PCSSD holds meeting to discuss personnel matter concerning McGill
An emergency boarding meeting was held Thursday night over confidential documents leaked to the NAACP.
These documents are the result of an investigation into allegations Acting Superintendent Robert McGill made racial comments. Board members were under confidentiality when they were interviewed. The conclusion by Lassiter & Couch Law Firm reads, "We have interviewed the four witnesses." It goes on, "We find that Mr. McGill did not make a racially insensitive remark."
This led to a controversy with the Pulaski County Special School District board. President of the PCSSD board Tim Clark says, ""Until we make the right decisions, clean the board up or out, which ever way it is. It starts with us until we are on the right path, the school district will never be on the right path."
The meeting is a direct result of NAACP chairman, Rizelle Aaron alleging he received the confidential documents anonymously on a school district thumb drive. Others believe someone on the board leaked the information, a violation of the law and board policy.
Board member Gary Gililland explains, "I just want to find out and do an effort and make this known. That way if we do find who did it, then the employees can then act upon their behalf.

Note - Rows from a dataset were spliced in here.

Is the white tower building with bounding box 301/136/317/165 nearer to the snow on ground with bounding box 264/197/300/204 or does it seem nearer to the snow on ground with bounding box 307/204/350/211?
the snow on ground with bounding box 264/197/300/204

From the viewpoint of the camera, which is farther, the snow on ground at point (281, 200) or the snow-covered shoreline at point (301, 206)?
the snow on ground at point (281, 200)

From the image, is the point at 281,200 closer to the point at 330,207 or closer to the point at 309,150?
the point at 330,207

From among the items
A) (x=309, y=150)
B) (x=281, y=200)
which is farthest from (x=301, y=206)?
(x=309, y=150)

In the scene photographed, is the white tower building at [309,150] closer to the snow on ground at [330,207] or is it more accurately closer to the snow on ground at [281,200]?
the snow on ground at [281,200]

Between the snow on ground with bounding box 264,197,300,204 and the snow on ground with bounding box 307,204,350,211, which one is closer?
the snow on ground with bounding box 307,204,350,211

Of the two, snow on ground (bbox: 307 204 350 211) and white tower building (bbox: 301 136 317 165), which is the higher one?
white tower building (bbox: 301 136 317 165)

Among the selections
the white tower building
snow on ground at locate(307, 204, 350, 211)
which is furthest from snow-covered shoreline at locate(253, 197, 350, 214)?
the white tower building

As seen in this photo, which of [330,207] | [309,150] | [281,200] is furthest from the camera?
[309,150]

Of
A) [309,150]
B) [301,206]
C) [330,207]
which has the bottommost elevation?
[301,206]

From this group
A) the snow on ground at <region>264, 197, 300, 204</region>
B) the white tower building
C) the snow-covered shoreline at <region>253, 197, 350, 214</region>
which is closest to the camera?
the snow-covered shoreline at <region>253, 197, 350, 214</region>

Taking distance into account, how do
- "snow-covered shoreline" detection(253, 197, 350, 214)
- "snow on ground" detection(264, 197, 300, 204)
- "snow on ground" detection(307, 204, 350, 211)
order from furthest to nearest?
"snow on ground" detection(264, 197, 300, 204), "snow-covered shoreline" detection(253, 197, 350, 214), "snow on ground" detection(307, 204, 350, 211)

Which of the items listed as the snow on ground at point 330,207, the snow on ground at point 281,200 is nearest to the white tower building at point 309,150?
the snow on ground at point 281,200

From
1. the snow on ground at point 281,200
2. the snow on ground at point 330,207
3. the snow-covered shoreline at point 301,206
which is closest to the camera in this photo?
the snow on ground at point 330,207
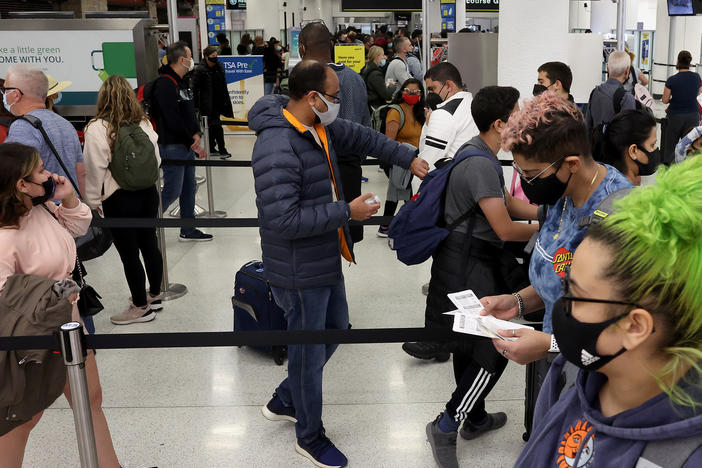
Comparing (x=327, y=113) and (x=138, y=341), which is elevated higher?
(x=327, y=113)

It wouldn't be our responsibility to file a civil suit against them on their behalf."
In a vote of 4 to 3, board members moved to start an investigation. Others worry about the cost and say it's a civil matter and not grounds to remove a board member.

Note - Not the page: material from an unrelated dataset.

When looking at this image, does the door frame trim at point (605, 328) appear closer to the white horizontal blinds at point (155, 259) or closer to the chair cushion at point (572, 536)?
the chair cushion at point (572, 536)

The meeting only lasted 30-minutes; the end result, the majority of board members voted to begin an investigation. However, no one discussed who would do it or how much it will cost.
Vice-President of the board Charlie Wood says, "It probably won't mean much more money. It will mean something official is being done and the attorney may come back to us with more recommendations about a next step. I hope we find who gave the information to Mr. Aaron."
Aaron insists he doesn't know who leaked the documents, "This is a waste of time and money because the only way to determine who that person is, is by that person identifying themselves and that's not going to happen."
Several employees named in the confidential documents are seeking legal council, which could mean a lawsuit.
This week, McGill accepted a job as superintendent of Academics Plus Charter School in Maumelle.